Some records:

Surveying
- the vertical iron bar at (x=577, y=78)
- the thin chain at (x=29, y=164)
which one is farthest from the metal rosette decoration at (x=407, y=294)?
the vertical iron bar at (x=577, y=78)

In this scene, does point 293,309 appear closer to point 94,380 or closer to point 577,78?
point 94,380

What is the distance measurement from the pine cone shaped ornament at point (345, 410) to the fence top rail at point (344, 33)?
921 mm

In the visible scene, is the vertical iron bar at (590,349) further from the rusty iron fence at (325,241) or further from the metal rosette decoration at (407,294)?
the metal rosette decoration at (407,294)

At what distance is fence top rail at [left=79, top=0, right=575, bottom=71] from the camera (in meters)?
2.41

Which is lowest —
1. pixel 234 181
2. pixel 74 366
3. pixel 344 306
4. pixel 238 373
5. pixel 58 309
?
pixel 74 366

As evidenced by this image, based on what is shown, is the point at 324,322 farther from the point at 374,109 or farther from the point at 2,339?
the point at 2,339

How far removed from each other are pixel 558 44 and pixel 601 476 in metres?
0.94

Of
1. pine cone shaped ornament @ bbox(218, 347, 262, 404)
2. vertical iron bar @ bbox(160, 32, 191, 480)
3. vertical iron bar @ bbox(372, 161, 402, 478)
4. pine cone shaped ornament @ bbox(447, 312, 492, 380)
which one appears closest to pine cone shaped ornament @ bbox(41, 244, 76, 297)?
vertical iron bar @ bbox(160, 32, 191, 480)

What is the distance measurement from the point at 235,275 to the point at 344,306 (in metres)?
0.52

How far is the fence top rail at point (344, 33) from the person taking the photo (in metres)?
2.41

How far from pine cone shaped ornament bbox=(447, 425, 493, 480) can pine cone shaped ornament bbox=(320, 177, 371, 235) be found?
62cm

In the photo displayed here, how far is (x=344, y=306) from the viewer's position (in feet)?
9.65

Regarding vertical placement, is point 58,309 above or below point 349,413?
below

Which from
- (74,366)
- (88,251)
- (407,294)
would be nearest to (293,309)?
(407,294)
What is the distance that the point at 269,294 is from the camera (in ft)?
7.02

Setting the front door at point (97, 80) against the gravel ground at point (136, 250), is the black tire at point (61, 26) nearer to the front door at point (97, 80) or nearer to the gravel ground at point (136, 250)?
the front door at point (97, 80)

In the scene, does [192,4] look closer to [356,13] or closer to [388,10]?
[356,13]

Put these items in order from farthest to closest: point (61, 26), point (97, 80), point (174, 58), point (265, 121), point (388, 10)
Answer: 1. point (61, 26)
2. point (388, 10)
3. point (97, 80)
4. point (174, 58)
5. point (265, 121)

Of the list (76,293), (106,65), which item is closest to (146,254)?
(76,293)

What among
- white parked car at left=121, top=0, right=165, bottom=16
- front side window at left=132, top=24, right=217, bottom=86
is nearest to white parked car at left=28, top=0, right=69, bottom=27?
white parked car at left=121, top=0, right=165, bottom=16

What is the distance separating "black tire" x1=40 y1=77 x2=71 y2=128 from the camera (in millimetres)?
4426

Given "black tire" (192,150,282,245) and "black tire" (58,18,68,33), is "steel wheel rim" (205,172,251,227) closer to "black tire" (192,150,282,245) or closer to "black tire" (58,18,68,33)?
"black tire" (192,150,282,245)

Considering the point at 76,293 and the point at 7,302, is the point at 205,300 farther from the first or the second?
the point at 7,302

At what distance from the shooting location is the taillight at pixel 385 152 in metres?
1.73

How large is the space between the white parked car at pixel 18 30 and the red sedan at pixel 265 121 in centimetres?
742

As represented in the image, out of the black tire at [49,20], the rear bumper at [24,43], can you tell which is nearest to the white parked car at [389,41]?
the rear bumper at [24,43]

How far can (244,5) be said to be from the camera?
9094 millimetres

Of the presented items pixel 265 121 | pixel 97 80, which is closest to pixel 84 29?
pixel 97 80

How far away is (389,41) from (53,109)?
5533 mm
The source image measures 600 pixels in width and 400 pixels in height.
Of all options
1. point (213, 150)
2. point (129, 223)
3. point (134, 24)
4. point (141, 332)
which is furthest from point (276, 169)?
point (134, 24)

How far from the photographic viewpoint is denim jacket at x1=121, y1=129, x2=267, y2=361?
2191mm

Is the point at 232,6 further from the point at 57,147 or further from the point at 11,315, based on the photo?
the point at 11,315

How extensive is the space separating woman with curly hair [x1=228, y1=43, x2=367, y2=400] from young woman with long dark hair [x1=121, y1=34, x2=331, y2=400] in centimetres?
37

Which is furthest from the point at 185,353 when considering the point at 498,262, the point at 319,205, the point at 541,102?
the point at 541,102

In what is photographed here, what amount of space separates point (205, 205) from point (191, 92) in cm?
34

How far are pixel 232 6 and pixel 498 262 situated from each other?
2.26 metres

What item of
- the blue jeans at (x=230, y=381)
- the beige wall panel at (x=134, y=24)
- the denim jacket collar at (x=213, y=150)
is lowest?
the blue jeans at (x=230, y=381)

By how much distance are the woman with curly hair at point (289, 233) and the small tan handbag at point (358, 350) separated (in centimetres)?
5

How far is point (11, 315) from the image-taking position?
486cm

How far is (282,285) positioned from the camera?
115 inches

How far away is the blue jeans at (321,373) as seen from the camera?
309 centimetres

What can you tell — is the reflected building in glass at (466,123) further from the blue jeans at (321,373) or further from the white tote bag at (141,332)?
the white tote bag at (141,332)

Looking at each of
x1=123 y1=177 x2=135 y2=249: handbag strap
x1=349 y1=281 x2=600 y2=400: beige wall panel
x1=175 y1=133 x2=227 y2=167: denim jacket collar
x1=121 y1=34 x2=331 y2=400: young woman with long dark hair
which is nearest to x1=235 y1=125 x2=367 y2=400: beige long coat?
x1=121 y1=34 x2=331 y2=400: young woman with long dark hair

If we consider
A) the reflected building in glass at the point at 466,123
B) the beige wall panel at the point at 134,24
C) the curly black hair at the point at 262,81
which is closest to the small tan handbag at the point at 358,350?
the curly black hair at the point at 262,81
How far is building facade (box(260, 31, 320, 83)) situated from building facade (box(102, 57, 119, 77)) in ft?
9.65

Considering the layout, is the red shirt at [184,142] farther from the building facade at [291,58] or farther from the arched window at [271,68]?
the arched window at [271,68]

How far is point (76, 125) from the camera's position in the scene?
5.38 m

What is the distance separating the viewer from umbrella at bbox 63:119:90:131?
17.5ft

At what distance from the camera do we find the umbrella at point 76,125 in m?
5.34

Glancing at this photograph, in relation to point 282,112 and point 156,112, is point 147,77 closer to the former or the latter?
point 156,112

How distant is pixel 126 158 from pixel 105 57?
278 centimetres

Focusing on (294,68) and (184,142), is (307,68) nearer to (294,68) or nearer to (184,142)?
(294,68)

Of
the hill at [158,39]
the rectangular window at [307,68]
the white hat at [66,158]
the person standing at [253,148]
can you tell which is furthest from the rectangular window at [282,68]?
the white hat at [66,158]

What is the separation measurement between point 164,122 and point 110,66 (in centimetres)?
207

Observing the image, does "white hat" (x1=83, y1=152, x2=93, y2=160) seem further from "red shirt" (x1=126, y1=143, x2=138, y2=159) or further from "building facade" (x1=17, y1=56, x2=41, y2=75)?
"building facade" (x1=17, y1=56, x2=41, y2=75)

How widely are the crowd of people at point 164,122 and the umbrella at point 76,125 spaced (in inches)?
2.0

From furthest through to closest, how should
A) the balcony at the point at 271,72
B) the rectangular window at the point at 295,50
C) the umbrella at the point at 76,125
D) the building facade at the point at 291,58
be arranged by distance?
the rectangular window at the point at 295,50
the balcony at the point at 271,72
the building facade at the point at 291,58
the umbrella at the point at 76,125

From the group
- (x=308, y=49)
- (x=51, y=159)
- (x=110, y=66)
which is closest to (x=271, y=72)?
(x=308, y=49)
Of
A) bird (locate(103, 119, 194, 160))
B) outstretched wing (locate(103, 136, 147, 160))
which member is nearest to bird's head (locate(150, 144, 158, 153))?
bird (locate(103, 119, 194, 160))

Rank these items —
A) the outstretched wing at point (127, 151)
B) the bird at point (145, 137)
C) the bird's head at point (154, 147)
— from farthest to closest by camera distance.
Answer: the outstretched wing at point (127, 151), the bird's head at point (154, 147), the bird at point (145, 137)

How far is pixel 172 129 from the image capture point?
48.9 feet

● **Problem description**:
Rewrite the rows from the line containing "Focusing on (294,68)" through the line containing "Answer: the outstretched", changing "separation measurement" to "distance" and leaving the rest unchanged.

● **Answer**:
Focusing on (294,68) and (184,142), is (307,68) nearer to (294,68) or nearer to (184,142)?
(294,68)

Of
the hill at [158,39]
the rectangular window at [307,68]
the white hat at [66,158]
the person standing at [253,148]
can you tell which is furthest from the rectangular window at [282,68]?
the white hat at [66,158]

What is the distance between point 164,122 and point 110,66 (in centimetres)?
207

Observing the image, does "white hat" (x1=83, y1=152, x2=93, y2=160) seem further from "red shirt" (x1=126, y1=143, x2=138, y2=159) or further from "building facade" (x1=17, y1=56, x2=41, y2=75)?
"building facade" (x1=17, y1=56, x2=41, y2=75)

How widely are the crowd of people at point 164,122 and the umbrella at point 76,125 spaced (in inches)?
2.0

From furthest through to closest, how should
A) the balcony at the point at 271,72
B) the rectangular window at the point at 295,50
C) the umbrella at the point at 76,125
D) the building facade at the point at 291,58
be arranged by distance?
the rectangular window at the point at 295,50
the balcony at the point at 271,72
the building facade at the point at 291,58
the umbrella at the point at 76,125

From the group
- (x=308, y=49)
- (x=51, y=159)
- (x=110, y=66)
which is closest to (x=271, y=72)?
(x=308, y=49)
Of
A) bird (locate(103, 119, 194, 160))
B) outstretched wing (locate(103, 136, 147, 160))
which member is nearest to bird's head (locate(150, 144, 158, 153))?
bird (locate(103, 119, 194, 160))

Rank these items —
A) the outstretched wing at point (127, 151)
B) the bird at point (145, 137)
C) the bird's head at point (154, 147)
— from farthest to closest by camera distance.
Answer: the outstretched wing at point (127, 151), the bird's head at point (154, 147), the bird at point (145, 137)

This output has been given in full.